If there certainly be such an eternal state into which souls pass immediately after death, how great a change then doth death make upon every man and woman! Oh, what a serious thing is it to die! It is your passage out of the swift river of time into the boundless and bottomless ocean of eternity. You that now converse with sensible objects, with men and women like yourselves, enter then into the world of spirits. You that now see the continual revolutions of days and nights, passing away one after another, will then be fixed in a perpetual now. Oh, what a serious thing is death!
Death mine enemy shall then set me free from the devil's temptation, the world's enticements, the outrage of men, the arrows of the Almighty, and the lustings of mine own flesh—all which have all my days stung my soul and battered my body. My soul! Take courage unto this last encounter.
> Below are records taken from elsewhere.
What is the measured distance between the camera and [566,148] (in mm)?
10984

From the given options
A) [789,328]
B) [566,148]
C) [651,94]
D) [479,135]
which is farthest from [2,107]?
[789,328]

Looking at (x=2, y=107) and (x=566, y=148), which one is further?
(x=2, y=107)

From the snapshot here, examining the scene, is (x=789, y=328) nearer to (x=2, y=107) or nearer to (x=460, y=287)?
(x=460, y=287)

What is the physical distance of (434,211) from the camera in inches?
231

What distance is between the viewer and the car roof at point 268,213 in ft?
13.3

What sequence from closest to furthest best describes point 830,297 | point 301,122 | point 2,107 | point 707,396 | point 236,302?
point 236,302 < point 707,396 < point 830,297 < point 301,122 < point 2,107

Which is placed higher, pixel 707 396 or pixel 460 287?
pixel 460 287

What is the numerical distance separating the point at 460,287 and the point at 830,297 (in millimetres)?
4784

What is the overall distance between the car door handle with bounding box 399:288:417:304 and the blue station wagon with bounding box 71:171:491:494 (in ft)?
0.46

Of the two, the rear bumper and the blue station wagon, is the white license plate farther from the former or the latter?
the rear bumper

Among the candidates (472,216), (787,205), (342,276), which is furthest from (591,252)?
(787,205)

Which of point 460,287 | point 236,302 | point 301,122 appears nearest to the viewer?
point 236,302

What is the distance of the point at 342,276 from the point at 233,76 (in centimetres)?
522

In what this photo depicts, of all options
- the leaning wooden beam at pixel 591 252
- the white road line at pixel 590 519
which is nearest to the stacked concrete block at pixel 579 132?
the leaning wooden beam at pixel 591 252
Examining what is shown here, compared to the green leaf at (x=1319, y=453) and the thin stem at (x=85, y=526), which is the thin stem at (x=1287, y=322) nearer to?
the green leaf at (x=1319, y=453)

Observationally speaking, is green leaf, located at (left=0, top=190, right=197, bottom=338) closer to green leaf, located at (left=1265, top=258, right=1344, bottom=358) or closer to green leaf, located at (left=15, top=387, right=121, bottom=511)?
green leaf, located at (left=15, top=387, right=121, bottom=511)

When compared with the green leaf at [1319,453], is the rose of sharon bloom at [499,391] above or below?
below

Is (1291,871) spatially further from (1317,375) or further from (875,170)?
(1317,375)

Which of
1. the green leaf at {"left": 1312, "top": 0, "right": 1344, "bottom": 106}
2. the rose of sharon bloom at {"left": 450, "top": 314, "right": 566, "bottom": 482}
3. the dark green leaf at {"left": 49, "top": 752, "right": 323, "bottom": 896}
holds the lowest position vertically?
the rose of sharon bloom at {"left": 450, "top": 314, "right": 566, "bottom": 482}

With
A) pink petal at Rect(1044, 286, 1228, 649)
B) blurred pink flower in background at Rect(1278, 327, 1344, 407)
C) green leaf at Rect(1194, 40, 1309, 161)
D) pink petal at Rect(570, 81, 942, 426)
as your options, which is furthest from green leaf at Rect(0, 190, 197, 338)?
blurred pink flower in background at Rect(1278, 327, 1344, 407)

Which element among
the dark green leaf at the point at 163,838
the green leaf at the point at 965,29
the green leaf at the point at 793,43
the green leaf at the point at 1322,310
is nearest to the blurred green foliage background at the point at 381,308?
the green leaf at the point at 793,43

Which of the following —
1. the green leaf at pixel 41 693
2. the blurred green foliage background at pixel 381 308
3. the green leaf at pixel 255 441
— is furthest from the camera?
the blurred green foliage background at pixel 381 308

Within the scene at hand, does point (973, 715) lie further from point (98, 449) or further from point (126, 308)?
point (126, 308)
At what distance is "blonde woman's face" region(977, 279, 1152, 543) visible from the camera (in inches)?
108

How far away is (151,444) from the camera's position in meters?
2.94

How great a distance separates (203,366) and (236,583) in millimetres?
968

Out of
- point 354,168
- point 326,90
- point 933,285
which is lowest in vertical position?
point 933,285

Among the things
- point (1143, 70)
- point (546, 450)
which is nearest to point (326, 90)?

We are manifestly mistaken concerning death. For the last gasp is not death. To live is to die. For how much we lived, so much we die; every step of life is a step of death. He that hath lived half his days is dead the half of himself. Death gets first our infancy, then our youth, and so forward. All that thou hast lived is dead.
Death is our birthday; we say falsely when we call death the last day. For it is indeed the beginning of an everlasting day, and is there any grievance in that? Death is the funeral of our vices and the resurrection of our graces. Death was the daughter of sin, and in death shall that be fulfilled: "The daughter shall destroy the mother." We shall never more be infected with sin nor troubled with ill natures.
The serious thoughts of death may do that for you which neither friends, counsel, example, prayers, sermons, tears have done to this very day. Well, remember this: to labor not to die is labor in vain, and to put this day far from you and to live without fear of death is to die living. Death seizes on old men and lays wait for the youngest. Death is oftentimes as near to the young man's back as it is to the old man's face.
What is this life but a smoke, a vapor, a shadow, a warfare, a bubble of water, a word, grass, a flower? Thou shalt die is most certain, but of the time no man can tell when. The longer in this life thou dost remain, the more thou sinnest, which will turn to thy more pain. By cogitation of death our minds be often in manner oppressed with darkness because we do but remember the night of the body, forgetting the light of the mind and of the resurrection. Thereto remember the good things that after this life shall ensue without wavering in certainty of faith, and so shall the passage of death be more desired.
I find not one in ten of the most obstinate, scornful wretches in the parish but when they come to die will humble themselves, confess their faults, seem penitent, and promise, if they should recover, to reform their lives. With what resolution will the worst of them seem to cast away their sins, exclaim against their follies and the vanities of the world when they see that death is in earnest with them! I confess it is very common for persons at such a season to be frightened into ineffectual purposes, but not so common to be converted to fixed resolutions. Yet there are some exceptions.
We walk in this world as a man in a field of snow; all the way appears smooth, yet cannot we be sure of any step. All are like actors on a stage; some have one part, and some another. Death is still busy among us. Here drops one of the players. We bury him with sorrow, and to our scene again. Then falls another—yea all, one after another—till death be left alone upon the stage. Death is that damp which puts out all the dim lights of vanity. Yet man is easier to believe that all the world shall die than to suspect himself.